Ты, Вась, наверно, обижаешься, что я тебе за три дня ни разу не позвонил, да? Хотя таксофонов в Унне навалом. И все, Вась, работают! Но вчера я простоял в очереди к автомату дотемна и всё зазря, так как мы с женой, Вась, не привыкли ложиться спать позже часу ночи… Спросишь, почему ж такая очередь к автоматам? А не ко всем, Вась, не ко всем. Тут умельцы из Харькова, наши собратья по счастью, дотумкали, что, оказывается, из трёх десятков автоматов в лагере Унны-Массен есть два особенных: из них можно звонить… бесплатно!!! Причём куда угодно, хоть в Израиль, хоть в Америку! Нехитрая манипуляция с телефонным рычагом и – пожалуйста, звони не хочу! А я – хочу, но… каждый, кто вошёл в кабину, говорит по часу, да действительно со всем миром…

Халява же! Я, Вась, мог бы позвонить тебе из любого свободного автомата, но… никто же из наших меня не поймёт! Пальцем будут показывать: «Мол, вон новый русский, козёл, ему валюты не жалко»…

Отношение к нам ихних чиновников – прекрасное, то и дело лыбятся тебе без всякой причины, как дурачки какие, ей богу: «битте шён» да «данке шён»… Но нас улыбочками не проведёшь. Уже разобрались: одна бераторша (ну… консультантка, что ли) добрая, фрау Такая-то, а вторая – фрау Сякая-то, злая, да и по-нашему ни бельмеса. Правда, и первая тоже по-русски не сечёт… Вообще, Вась, я заметил: слабо они ещё в нас, в русских, интегрируются…

Да, ещё новость, плохая: нам грозит «контейнер»! Ст. экономистка узнала: «Скоро нас всех увезут отсюда и засунут в контейнеры». Ничего себе… Потом выяснил: контейнеры – это такие временные жилища из легких конструкций, куда – за неимением мест в домах – селят эмигрантов на период до переселения их в квартиры. Жуть, но, может быть, пронесёт?..
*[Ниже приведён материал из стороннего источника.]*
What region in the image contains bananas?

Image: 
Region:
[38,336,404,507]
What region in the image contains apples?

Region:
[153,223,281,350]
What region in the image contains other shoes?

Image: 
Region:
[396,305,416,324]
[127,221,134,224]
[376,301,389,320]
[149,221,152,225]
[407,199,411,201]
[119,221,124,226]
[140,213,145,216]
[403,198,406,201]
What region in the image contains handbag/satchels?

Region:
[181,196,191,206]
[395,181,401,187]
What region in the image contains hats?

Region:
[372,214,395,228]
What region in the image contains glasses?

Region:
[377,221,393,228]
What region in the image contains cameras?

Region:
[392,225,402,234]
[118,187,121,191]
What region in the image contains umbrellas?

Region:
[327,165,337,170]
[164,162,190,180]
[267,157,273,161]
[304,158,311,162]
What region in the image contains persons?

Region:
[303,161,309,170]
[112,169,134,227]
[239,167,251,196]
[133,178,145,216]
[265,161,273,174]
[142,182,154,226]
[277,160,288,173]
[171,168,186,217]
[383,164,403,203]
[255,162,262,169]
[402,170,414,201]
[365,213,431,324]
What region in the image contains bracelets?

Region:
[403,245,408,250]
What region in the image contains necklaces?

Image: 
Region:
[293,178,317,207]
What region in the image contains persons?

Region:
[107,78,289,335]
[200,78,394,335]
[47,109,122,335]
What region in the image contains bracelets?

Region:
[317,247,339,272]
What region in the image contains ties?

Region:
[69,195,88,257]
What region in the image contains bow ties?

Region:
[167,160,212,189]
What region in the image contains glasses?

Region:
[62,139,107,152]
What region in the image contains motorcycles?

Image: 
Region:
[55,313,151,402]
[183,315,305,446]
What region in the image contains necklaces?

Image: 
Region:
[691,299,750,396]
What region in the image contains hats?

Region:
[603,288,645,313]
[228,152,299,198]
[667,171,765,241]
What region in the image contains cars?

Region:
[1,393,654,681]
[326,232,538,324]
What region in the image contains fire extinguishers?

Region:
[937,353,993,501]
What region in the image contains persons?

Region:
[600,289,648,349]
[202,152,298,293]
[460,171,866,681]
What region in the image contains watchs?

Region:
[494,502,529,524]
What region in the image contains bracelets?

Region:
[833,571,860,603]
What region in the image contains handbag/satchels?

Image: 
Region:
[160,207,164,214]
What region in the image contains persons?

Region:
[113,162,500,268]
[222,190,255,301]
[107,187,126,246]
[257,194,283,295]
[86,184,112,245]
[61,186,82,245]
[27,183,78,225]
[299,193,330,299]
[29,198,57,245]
А вообще в Унне здорово! Погода отличная, забот никаких, да ещё и деньги дают, причём, Вась, в валюте! Никуда бы из этого пионерлагеря не уезжал. Тем более – в контейнер… бр-р-р! Но, видимо, придётся. Всё, Вась, кончаю, очередь к телефону снова застопорилась, видать надолго, а уже ночь, пора на нары. Да и жена волнуется, что меня долго нет, сидит там одна, бедная, с зажатым носом. И что им в этом чесноке?..

Бывай. Твои – обое с большим приветом.

Беженцы от ливня
Письмо второе

…Здорово, Вась. Мы тут с женой Любой и детьми потихоньку обживаемся в Германии. Вроде привыкаем к новой среде обитания, но… Всё же, некоторые здешние привычки, Вась, просто не укладываются в моей российской голове. Да, думаю, и в твоей бы тоже… Вот тебе простой пример.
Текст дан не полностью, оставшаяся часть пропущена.